We always knew the surface of Enceladus was cold, but those tantalizing plumes breaking out of the Saturnian moon’s south polar region gave hope of warmer things within. Liquid water fits with one model, pockets of which could account for the occasional geysers of ice crystals mixing with methane, nitrogen and carbon dioxide that Cassini has measured. Fill Enceladus with an internal ocean and the possibility of some kind of biology becomes an attractive study.

But an alternate take on the plumes has been on view for some time now. Coming out of the University of Illinois, it’s based on the idea that stiff compounds of ice called clathrates may cover Enceladus to a considerable depth. Whereas the warm interior model could produce such geysers, coined ‘Cold Faithful’ out of analogy to Yellowstone National Park’s Old Faithful geyser, so could the clathrate model. But the latter, dubbed ‘Frigid Faithful,’ could operate far below the freezing point of water, with obvious implications for the possibility of life.

'Tiger stripes' region on Enceladus

Indeed, if Susan Kieffer and Gustavo Gioia are right, their approach does a better job of accounting for what Cassini sees in the ‘tiger stripes’ region of Enceladus, where large and evidently deep fractures wound the terrain. A mild heat source (perhaps only a few tens of degrees warmer than the surrounding shell) could cause the clathrates above to become expanded and stretched. Tensile stresses become compressive, forming the ridges that encircle the tiger stripes, and then tensile again, forming further fractures that radiate northwards.

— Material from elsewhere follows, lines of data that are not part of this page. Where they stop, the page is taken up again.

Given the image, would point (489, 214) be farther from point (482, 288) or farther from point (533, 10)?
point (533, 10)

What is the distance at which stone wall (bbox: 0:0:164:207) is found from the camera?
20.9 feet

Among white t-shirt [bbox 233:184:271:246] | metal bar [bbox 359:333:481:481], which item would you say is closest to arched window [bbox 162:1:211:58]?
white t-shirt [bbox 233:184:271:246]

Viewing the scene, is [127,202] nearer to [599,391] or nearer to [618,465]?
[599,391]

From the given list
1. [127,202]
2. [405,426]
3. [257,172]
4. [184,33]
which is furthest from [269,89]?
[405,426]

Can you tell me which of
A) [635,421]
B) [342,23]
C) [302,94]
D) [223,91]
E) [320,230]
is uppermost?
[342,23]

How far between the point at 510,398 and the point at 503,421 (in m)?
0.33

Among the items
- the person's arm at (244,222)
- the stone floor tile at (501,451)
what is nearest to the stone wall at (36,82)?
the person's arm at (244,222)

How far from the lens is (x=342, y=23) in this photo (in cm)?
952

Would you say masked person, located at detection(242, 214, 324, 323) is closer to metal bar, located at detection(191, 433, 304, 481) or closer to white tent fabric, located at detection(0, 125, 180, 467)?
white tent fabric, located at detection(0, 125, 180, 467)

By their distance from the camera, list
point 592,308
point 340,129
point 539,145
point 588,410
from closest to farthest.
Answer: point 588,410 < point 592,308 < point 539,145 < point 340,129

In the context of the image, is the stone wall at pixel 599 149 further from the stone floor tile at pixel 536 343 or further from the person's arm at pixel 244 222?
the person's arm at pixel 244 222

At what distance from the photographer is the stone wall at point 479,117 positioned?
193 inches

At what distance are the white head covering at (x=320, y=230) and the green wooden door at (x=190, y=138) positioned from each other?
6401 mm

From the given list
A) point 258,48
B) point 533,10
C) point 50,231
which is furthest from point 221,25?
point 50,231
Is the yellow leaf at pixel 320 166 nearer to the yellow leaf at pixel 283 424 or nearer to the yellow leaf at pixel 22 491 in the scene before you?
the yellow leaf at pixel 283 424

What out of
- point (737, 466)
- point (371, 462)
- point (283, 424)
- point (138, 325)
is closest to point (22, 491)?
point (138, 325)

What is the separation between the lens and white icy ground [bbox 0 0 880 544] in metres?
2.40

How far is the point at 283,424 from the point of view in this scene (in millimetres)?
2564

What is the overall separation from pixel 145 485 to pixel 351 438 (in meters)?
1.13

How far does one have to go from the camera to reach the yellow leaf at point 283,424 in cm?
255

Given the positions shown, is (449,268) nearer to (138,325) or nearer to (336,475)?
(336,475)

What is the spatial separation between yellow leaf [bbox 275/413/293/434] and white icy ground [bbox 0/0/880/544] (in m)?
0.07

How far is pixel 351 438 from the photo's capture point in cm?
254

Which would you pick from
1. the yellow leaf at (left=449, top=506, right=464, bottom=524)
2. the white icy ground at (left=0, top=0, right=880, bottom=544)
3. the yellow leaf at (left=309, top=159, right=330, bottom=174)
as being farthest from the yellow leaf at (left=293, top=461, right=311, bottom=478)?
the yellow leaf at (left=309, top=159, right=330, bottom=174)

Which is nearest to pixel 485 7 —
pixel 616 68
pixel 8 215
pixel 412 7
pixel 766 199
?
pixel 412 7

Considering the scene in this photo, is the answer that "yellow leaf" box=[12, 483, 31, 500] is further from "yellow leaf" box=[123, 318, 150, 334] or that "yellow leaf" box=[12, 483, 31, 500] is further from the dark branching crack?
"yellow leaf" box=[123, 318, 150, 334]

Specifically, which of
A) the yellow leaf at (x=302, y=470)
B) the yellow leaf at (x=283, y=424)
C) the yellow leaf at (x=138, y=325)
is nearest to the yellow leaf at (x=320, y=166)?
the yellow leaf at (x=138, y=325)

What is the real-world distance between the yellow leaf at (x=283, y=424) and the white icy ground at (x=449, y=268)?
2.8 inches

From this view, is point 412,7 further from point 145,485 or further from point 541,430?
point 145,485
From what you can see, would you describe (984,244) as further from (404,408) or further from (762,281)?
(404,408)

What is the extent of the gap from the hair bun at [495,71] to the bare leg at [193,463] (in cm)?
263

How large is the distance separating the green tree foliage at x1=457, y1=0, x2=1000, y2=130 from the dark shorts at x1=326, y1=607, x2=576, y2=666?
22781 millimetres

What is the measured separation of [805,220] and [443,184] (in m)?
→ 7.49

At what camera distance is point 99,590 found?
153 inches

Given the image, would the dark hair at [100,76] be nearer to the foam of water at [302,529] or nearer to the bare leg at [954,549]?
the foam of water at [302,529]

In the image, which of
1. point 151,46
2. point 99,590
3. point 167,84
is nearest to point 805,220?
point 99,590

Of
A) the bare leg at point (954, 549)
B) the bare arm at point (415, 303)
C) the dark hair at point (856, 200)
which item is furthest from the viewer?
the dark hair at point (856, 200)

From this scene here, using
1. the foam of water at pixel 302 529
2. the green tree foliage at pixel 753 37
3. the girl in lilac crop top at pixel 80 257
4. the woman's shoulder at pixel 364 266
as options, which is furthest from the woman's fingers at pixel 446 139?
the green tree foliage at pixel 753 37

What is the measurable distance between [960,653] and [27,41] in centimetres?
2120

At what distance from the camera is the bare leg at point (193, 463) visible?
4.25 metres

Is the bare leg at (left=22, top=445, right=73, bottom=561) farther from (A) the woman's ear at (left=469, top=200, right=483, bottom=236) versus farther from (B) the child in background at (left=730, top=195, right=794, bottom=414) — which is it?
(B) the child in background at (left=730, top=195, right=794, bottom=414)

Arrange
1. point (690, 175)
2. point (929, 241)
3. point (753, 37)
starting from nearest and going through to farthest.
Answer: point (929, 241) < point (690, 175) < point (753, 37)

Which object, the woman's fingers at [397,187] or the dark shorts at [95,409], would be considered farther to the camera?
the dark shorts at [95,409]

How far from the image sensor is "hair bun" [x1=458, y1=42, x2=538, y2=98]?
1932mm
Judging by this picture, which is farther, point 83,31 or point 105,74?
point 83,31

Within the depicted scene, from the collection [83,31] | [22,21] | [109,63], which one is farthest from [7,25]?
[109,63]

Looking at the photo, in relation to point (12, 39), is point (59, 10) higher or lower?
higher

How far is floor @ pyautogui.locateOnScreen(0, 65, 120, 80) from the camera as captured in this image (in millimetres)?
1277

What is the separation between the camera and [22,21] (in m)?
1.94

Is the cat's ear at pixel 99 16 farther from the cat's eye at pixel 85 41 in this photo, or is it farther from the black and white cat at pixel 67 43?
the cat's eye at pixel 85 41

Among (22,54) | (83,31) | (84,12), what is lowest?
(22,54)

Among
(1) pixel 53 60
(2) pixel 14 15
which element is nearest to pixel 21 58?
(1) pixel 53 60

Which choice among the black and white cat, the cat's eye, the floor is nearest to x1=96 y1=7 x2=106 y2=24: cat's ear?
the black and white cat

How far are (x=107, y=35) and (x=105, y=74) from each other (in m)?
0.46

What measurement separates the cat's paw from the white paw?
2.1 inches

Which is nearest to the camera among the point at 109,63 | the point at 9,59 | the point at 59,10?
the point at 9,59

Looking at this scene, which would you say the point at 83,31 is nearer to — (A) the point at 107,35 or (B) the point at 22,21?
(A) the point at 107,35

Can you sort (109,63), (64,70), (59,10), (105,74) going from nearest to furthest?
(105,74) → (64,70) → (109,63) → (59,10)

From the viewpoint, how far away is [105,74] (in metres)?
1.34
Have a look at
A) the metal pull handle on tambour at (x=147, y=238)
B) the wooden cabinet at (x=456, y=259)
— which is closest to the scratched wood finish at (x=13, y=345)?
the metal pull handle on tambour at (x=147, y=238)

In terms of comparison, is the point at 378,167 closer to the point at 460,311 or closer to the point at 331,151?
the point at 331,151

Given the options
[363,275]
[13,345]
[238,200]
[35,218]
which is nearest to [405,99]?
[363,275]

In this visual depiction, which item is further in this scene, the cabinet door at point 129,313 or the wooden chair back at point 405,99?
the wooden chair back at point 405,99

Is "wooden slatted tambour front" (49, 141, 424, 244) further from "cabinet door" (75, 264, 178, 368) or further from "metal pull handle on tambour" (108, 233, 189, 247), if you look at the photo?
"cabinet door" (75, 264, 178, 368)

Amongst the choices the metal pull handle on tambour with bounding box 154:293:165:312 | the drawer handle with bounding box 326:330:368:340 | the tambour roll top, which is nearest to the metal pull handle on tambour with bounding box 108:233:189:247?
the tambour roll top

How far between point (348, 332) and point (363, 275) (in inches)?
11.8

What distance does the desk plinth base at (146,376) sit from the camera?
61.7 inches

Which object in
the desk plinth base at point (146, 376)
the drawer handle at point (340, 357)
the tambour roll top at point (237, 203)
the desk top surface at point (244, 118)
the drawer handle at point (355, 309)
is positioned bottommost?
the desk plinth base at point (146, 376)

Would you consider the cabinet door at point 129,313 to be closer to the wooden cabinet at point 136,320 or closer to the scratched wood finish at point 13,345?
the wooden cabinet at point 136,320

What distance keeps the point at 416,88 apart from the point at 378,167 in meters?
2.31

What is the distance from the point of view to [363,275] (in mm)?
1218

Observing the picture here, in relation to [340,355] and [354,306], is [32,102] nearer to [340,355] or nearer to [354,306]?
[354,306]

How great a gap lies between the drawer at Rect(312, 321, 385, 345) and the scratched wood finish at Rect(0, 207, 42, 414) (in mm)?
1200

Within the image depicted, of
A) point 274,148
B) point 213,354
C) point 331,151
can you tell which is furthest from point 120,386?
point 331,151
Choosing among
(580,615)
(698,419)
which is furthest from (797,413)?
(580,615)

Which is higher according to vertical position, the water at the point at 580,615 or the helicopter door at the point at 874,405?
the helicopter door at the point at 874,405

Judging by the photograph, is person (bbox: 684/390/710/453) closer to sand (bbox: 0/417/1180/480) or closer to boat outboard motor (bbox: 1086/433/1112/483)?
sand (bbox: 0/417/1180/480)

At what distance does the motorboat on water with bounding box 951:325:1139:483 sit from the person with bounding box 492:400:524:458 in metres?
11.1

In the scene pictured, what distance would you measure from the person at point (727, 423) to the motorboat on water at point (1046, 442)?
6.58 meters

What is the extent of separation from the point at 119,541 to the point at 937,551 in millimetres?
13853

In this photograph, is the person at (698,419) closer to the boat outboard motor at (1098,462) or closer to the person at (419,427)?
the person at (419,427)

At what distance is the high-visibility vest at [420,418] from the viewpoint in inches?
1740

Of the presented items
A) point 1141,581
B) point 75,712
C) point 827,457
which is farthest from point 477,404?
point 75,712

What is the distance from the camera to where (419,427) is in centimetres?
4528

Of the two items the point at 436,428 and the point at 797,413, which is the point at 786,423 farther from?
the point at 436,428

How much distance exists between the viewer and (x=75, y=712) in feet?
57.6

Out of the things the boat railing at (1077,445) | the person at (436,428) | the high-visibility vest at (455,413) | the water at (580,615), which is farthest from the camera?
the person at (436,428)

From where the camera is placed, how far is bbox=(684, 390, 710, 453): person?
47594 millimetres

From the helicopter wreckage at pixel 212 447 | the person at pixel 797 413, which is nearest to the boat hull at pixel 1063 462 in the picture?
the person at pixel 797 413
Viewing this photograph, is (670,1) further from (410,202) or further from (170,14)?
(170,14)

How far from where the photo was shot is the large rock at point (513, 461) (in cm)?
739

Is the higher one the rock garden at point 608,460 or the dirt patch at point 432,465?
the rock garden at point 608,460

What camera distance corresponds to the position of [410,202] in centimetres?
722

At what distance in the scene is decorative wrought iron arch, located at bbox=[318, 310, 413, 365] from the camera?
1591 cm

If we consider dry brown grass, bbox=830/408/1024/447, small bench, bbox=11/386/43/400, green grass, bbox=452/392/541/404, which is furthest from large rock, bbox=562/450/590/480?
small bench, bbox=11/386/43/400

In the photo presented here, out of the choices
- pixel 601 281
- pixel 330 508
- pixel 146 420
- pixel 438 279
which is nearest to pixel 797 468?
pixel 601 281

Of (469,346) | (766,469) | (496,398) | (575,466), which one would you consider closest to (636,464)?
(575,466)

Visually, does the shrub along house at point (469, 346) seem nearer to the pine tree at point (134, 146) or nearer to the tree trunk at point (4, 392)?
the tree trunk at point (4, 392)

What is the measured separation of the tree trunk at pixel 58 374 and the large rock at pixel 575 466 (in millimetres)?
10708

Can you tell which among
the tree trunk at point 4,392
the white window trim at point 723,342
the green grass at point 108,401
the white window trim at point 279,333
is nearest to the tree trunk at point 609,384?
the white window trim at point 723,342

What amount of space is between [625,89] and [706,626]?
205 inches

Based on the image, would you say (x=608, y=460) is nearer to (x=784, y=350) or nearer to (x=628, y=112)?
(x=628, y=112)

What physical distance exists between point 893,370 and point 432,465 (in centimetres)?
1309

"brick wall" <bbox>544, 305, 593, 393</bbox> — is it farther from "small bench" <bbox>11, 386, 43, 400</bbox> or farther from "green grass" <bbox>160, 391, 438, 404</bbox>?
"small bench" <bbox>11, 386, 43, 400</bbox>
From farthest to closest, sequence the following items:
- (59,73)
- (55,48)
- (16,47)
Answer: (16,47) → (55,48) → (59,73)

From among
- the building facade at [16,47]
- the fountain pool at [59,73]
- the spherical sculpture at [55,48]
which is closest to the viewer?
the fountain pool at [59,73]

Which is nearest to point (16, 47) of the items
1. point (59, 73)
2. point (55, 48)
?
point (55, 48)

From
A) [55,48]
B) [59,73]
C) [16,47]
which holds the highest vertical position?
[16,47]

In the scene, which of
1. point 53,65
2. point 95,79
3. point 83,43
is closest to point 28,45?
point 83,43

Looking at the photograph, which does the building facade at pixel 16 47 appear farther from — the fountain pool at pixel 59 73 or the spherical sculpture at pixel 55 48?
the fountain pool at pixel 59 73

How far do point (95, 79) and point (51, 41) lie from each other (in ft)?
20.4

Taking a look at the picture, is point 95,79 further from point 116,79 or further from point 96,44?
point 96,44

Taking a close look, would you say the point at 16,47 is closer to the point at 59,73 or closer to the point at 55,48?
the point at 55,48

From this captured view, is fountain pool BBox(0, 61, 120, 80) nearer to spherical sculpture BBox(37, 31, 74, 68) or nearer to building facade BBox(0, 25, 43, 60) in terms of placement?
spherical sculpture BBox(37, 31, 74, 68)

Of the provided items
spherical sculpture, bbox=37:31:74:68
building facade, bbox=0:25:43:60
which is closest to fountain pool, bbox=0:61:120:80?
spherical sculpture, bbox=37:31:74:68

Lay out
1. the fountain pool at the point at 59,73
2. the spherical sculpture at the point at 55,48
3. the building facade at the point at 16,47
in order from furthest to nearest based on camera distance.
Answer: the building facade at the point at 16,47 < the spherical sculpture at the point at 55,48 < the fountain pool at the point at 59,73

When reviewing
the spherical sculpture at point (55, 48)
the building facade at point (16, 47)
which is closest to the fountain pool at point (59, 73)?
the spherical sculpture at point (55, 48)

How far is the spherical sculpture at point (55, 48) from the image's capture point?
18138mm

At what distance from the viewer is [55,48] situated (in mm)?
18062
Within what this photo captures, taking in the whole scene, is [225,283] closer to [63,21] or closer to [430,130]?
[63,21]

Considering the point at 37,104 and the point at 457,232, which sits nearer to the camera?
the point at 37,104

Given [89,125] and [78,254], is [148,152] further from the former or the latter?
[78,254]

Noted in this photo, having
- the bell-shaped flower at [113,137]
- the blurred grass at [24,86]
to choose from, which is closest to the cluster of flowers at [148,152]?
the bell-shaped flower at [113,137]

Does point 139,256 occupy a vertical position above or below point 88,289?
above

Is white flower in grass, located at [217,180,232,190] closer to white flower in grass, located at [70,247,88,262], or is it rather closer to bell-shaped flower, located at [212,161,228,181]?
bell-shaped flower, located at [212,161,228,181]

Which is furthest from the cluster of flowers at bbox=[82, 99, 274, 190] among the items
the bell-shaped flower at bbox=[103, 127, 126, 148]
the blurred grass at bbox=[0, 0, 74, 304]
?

Image: The ‘tiger stripes’ of Enceladus’ south polar region. Does liquid water lurk below this surface, or can the ‘Frigid Faithful’ model explain the plumes Cassini has observed without it? Credit: NASA/JPL/Space Science Institute.

According to this model, the tiger stripes should be about 35 kilometers deep. Clathrates on their cracked surfaces would undergo decompression and dissociate explosively, thus exposing more clathrates to decompression and so on. Gaseous plumes transport heat to the surface, but this is a kind of heat advection that can take place at a nearly uniform temperature. Says Gioia, “This is indeed a frigid Enceladus. It appears that high heat fluxes, geyser-like activity and complex tectonic features can occur even if moons do not have hot, liquid or shifting interiors.”

The paper is Gioia et al., “Unified model of tectonics and heat transport in a frigid Enceladus,” Proceedings of the National Academy of Sciences (published online in advance of the print edition, with abstract here).